Recall times and self-efficacy
In my own practice, I notice that quick recall often corresponds to my memory feeling quite “solid,” and slow recall often corresponds to feeling shaky. There’s some variation between questions, of course, but within a given question, the emotional arc of building confident recall roughly aligns with building rapid recall.
Just based on my own experiences, if I spent 10 seconds trying to recall an answer, then mark it forgotten, I often feel like I “almost knew” the answer. By contrast, if I look at the question and mark it forgotten after 2 seconds, I usually feel like I didn’t know it at all.
Do we see within-question recall speeds increasing over time? What’s the general relationship between interval, repetition, and recall speed? We probably can’t define a general curve, but we can maybe say something like: “With each repetition, readers remember answers 20% faster. After 5 repetitions, not only remember all the answers—they remember them in under a second (and this corresponds to subjective self-efficacy).”

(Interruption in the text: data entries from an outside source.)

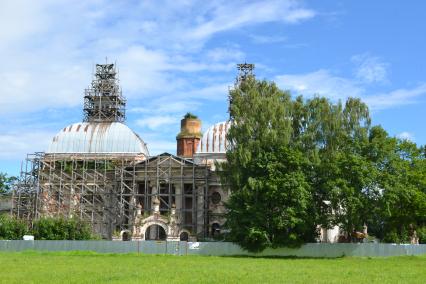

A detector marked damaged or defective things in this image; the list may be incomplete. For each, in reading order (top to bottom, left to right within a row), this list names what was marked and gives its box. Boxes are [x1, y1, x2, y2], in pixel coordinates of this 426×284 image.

rusty metal roof [46, 121, 149, 154]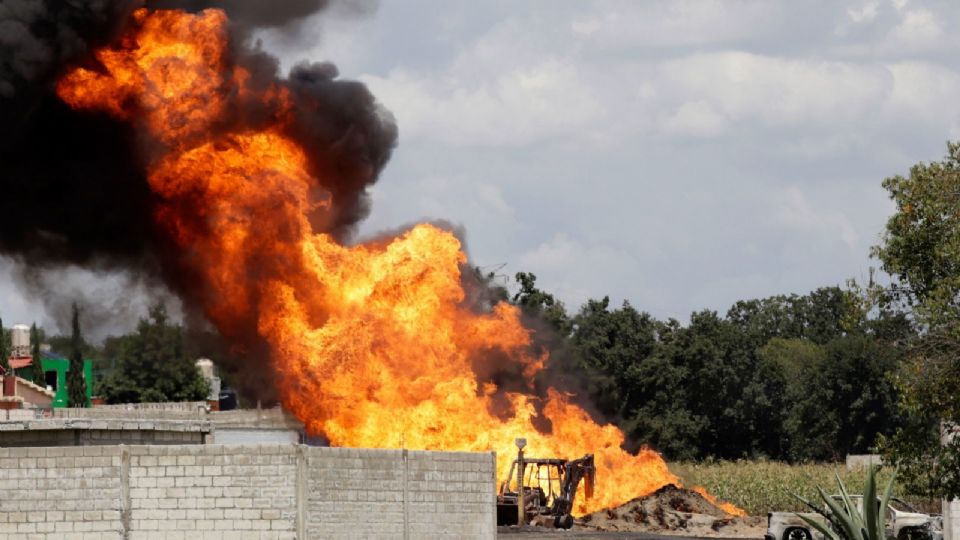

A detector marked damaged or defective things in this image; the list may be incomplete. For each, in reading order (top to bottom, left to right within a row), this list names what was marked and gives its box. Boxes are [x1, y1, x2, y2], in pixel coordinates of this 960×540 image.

burnt vehicle [496, 438, 592, 528]
burnt vehicle [764, 496, 944, 540]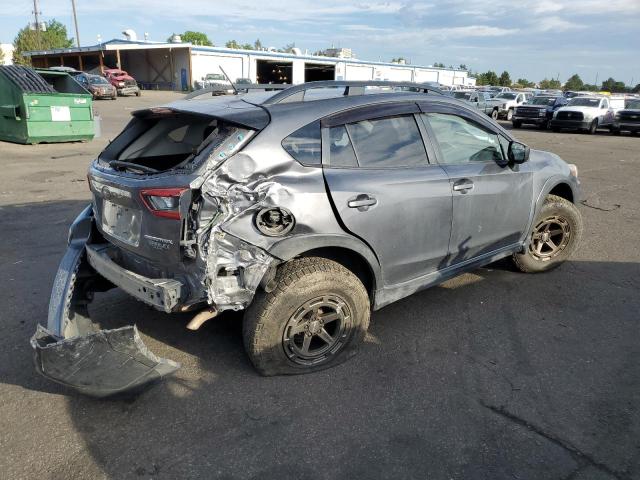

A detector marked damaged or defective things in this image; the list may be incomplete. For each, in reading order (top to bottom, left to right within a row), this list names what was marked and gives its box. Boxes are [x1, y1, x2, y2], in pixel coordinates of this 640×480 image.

Do recall times predict subsequent success? Like: if I mark a question as forgotten after 2 seconds, am I much more likely to mark it as forgotten next time than if I’d marked it forgotten after 10 seconds? If I mark a question as remembered after 2 seconds, am I much more likely to mark it as remembered next time than if I’d marked it remembered after 10 seconds? What are the exceptions?
If recall times are predictive, maybe we can use them to define some of the general relationships that are hard to access with our overly-discrete accuracy data.
Probabilities probably aren’t real—how can we ditch them?
Almost all the literature around spaced repetition (and related models like item-response theory) use recall probability as the dependent variable. The “forgetting curves” which people normally draw put probability on the y axis. That might work as a model, but I don’t think it reflects reality: is the underlying cognitive phenomenon essentially stochastic?
My (poor) understanding of the neurophysiology is that memory decay is a function of various environment-dependent processes. Those processes are roughly Poisson-ish, so a probability is a hazy way to describe the cumulative state of the system. Is there some way to ditch probabilities as a measure, to get closer to the underlying processes?
Is anything ever truly forgotten?
Say that I practice a question a few times, so that it becomes somewhat stable, and then I leave it alone for a really long time, until it feels quite forgotten. Then I test myself, mark it as forgotten, and review the correct answer.
Now, does the memory decay very quickly, as if I’d just learned it anew, or does it immediately regain a large fraction of its former stability?
To put it another way: does doing any review at all make it easier to recall material on-demand in the future, even if you might need a reminder at first? If so, that has powerful implications for these systems: for low-priority knowledge, you might want to review the questions a few times, just to get an initial encoding, then push them out a year+ for a refresher.